**What the task asks**: Transcribe every entry below word for word, keeping each line and its punctuation unchanged.

**Supplied data**:

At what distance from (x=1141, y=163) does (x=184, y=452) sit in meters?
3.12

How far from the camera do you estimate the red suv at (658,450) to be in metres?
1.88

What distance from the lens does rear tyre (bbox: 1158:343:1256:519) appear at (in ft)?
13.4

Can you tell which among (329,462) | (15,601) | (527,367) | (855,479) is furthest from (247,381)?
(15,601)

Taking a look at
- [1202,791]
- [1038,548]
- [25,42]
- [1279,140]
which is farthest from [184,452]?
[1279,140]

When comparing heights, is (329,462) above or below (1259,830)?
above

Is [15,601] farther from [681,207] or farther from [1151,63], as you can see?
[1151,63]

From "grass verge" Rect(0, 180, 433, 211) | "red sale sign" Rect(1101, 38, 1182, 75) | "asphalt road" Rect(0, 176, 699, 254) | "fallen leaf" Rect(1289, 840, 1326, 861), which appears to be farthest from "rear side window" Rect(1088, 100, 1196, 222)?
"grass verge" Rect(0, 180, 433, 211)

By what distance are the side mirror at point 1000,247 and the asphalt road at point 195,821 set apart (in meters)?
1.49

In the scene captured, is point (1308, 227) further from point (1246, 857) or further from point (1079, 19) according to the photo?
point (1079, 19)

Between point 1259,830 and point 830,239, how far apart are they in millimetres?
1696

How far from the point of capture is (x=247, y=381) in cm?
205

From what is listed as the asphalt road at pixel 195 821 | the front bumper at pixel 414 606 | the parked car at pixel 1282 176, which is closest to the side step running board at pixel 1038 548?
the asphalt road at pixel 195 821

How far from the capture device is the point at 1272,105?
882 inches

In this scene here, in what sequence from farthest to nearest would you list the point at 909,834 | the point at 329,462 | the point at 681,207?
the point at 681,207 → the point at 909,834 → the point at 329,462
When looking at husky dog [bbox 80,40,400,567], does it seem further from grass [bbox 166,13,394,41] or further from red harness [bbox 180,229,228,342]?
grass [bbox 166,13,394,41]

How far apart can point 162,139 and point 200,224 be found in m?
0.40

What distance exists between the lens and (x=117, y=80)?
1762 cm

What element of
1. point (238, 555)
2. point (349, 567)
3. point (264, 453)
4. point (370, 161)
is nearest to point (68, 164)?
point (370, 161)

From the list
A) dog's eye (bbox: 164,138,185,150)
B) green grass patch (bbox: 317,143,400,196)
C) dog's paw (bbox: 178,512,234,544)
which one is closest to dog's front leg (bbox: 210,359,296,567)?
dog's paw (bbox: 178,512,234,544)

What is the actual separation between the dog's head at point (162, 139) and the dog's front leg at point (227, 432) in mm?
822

**Written solution**:
At what distance from (x=1141, y=163) does (x=184, y=452) sit in meters?
3.12

How far from the camera do you estimate the red suv at (658,450) to be in metres?
1.88

What distance from the lens does rear tyre (bbox: 1158:343:1256:519) appear at (in ft)?
13.4

Can you tell which among (329,462) | (15,601) | (527,367) | (855,479) is furthest from (247,381)?
(15,601)

Taking a look at
- [1202,791]
- [1038,548]
- [25,42]
- [1279,140]
which is farthest from [184,452]?
[1279,140]

When comparing heights, is (329,462) above or below (1259,830)?
above

Is [15,601] farther from [681,207] or farther from [1151,63], as you can see?
[1151,63]

From "grass verge" Rect(0, 180, 433, 211) | "red sale sign" Rect(1101, 38, 1182, 75) | "asphalt road" Rect(0, 176, 699, 254) | "fallen leaf" Rect(1289, 840, 1326, 861), which appears to be farthest from "rear side window" Rect(1088, 100, 1196, 222)?
"grass verge" Rect(0, 180, 433, 211)

By what distance are the side mirror at point 1000,247 and the asphalt road at point 195,821 set apart (in meters)?
1.49

In the scene captured, is point (1308, 227) further from point (1246, 857) or further from point (1079, 19) according to the photo?
point (1079, 19)

Between point 1259,830 and point 830,239, how far apart are they in millimetres?
1696

How far from the point of capture is (x=247, y=381) in cm?
205

From what is listed as the asphalt road at pixel 195 821 | the front bumper at pixel 414 606 | the parked car at pixel 1282 176, which is closest to the side step running board at pixel 1038 548?
the asphalt road at pixel 195 821

How far from the capture device is the point at 1272,105?
882 inches

In this scene here, in what sequence from farthest to nearest would you list the point at 909,834 | the point at 329,462 | the point at 681,207?
the point at 681,207 → the point at 909,834 → the point at 329,462
When looking at husky dog [bbox 80,40,400,567], does it seem further from grass [bbox 166,13,394,41] or further from red harness [bbox 180,229,228,342]?
grass [bbox 166,13,394,41]

How far apart can point 162,139 and point 200,224 be found in m?
0.40

What distance exists between the lens and (x=117, y=80)?
1762 cm

What element of
1. point (238, 555)
2. point (349, 567)
3. point (264, 453)
4. point (370, 161)
is nearest to point (68, 164)?
point (370, 161)

From the list
A) dog's eye (bbox: 164,138,185,150)
B) green grass patch (bbox: 317,143,400,196)
C) dog's paw (bbox: 178,512,234,544)
which one is closest to dog's front leg (bbox: 210,359,296,567)?
dog's paw (bbox: 178,512,234,544)

What is the actual separation between the dog's head at point (162, 139) and the dog's front leg at point (227, 432) in mm?
822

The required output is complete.